Confusion related to reproducible kernel hilbert space I am confused why the kernel is called reproducible in kernel hilbert space. Aren't there any easy ones that could help me get some idea what it is all about
 A: In a reproducing kernel Hilbert space $K$, the reproducing kernel $\phi$ "reproduces" functions pointwise by 
$$(f, \phi(\cdot, x)_K = f(x)$$
You can actually build your own reproducing kernel Hilbert space by choosing some subset $\Omega \subset \mathbb{R}^n$, a positive definite function, such as $\phi(x,y) = exp(-\|x-y\|^2)$ and considering the set of all functions $\{k(\cdot,x) : x \in \Omega\}$. You can define a bilinear form on this set by $(k(\cdot,x),k(\cdot,y)) = k(x,y)$, and then take the completion of this space to get a complete inner product space.

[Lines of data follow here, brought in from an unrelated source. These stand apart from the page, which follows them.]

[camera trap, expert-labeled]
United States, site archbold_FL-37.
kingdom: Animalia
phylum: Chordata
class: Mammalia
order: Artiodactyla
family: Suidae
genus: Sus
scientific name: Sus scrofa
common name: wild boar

You can show that the bilinear form is an inner product, and the completion of this pre-Hilbert space is called a Native space for the kernel $k$. See, Holger Wendland's book "Scattered Data Approximation" or Greg Fasshauer's book "Meshfree Approximation Methods in Matlab" for more details.
For a concrete example, consider the Sobolev space $H^1(\mathbb{R})$ with the inner product
$$(f,g)_{H^1} = \int_{\mathbb{R}} f(x) g(x) + f'(x) g'(x) dx$$
Then, the kernel $K(\cdot,x) = \frac{1}{2}exp(-|x-\cdot|)$ is a reproducing kernel, as you can show that
$$(f,k(\cdot,x))_{H^1} = f(x)$$